### OBJECTIF
Affichez chacune des lignes ci-dessous qui contient la chaîne « window », en respectant la casse.

### LIGNES FOURNIES

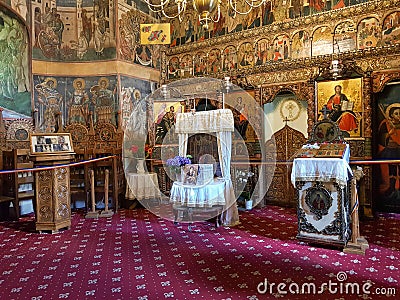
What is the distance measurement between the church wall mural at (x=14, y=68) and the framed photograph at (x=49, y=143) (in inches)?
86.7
---
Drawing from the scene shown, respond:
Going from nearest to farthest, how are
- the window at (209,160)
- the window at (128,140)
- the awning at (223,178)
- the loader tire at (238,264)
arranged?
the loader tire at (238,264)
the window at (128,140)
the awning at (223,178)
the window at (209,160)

### RÉSULTAT OBTENU
- the window at (209,160)
- the window at (128,140)
the window at (128,140)
the window at (209,160)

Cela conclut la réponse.